The board of Royal Mencap Society is delighted that its Chief Executive, Edel Harris, has been awarded the Order of the British Empire (OBE) by Her Majesty The Queen in recognition of her services to the public sector and charity.
Edel was appointed as honorary Officer of the Most Excellent Order of the British Empire on the advice of the Secretary of State for Foreign and Commonwealth Affairs, as she is an Irish citizen.
Following an early career as a Metropolitan Police Officer, Edel began working in health and social care. She spent 8 years working for NHS Grampian, where she set up and led successful social enterprises and developed new social care services. She then served as Deputy Chief Executive of the homelessness charity, Aberdeen Foyer, before taking up the role of Chief Executive of Cornerstone, one of Scotland’s leading charities which supports people with a learning disability, physical disability, autism and/or dementia. In this role, Edel pioneered new ways of providing care.
Edel started her role as Chief Executive of Mencap in January 2020, just two months before the coronavirus pandemic sent the UK into lockdown. She has played a central role in steering Mencap through the pandemic. Under her leadership, the charity has continued to deliver direct support to thousands of people in exceptionally difficult circumstances, while working closely with others to secure the inclusion of people with a learning disability in priority groups for the COVID-19 vaccine rollout programme.
On receiving the honour, Edel Harris OBE, Chief Executive of Mencap, says: “I am delighted to receive this award. As an Irish citizen, I am especially pleased to have been acknowledged for my contribution to the public sector and charity in Britain, where I have lived for many years and consider my home.
“This award recognises the people with a learning disability, my colleagues over many years and those in the disability community who I have had the privilege to work alongside throughout my career. I’d particularly like to play tribute to all the hard-working support workers across the social care sector who have gone above and beyond to keep people safe during the pandemic. Together, we have helped make a difference.
“I hope this award and the subsequent attention will help raise the profile of the learning disability sector’s important work. Our vision is for the UK to be the best place in the world for people with a learning disability to live happy and healthy lives and I look forward to continuing to play a small part in helping to make that happen.”
Derek Lewis, Chair of Mencap, says: “The board is delighted that Edel’s long and distinguished contribution to public service, the charity sector and to people with a learning disability has been recognised in this way. We are particularly grateful to have the benefit of her leadership and experience in her current role as Chief Executive of Mencap as we strive to help make the UK a better place to live for people with learning disabilities, despite COVID and significant funding pressures.”

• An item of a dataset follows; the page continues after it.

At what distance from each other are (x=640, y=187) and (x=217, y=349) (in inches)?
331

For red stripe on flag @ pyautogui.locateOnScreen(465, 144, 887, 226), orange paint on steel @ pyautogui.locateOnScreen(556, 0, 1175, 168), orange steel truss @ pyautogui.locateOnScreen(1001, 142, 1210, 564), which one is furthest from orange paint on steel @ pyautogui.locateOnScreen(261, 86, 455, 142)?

Jack Welch, Chair of Mencap’s Voices Council, a group of people with lived experience relevant to the charity who advise Mencap’s trustees and Edel’s leadership team, says: “The Voices Council are so pleased to hear Edel has been awarded an OBE. This is thoroughly deserved. Edel continues to empower us at the Voices Council to guide Mencap on future priorities and decisions. Her commitment and inclusive thinking in leadership has driven a positive change for people with a learning disability and their lives.
Until recently, Edel was a Director of the Aberdeen Football Club Community Trust and a Director of the Scottish Council for Development and Industry. She served as the first female President of Aberdeen and Grampian Chamber of Commerce. She was also one of the first Directors of Opportunity North East (ONE); former Chair of The Life Changes Trust; and former Chair of the Scottish Government's Social Investment Fund. She currently sits on the Board of the Robertson Trust which works to alleviate poverty and trauma in Scotland.
Edel is married with two sons, one of whom has a learning disability and Fragile X Syndrome.
She will be awarded her honour in person later this year.
For further information, contact Mencap’s media team on: firstname.lastname@example.org or 020 7696 5414 (including out of hours).
Notes to editors:
There are approximately 1.5 million people with a learning disability in the UK. Mencap works to support people with a learning disability, their families and carers by fighting to change laws, improve services and access to education, employment and leisure facilities. Mencap supports thousands of people with a learning disability to live their lives the way they want: www.mencap.org.uk
For advice and information about learning disability and Mencap services in your area, contact Mencap’s Freephone Learning Disability Helpline on 0808 808 1111 (10am-3pm, Monday-Friday) or email email@example.com.
What is a learning disability?
- A learning disability is a reduced intellectual ability which can cause problems with everyday tasks – for example shopping and cooking, or travelling to new places – which affects someone for their whole life;
- Learning disability is NOT a mental illness or a learning difficulty, such as dyslexia. Very often the term ‘learning difficulty’ is wrongly used interchangeably with ‘learning disability’;
- People with a learning disability can take longer to learn new things and may need support to develop new skills, understand difficult information and engage with other people. The level of support someone needs is different with every individual. For example, someone with a severe learning disability might need much more support with daily tasks than someone with a mild learning disability.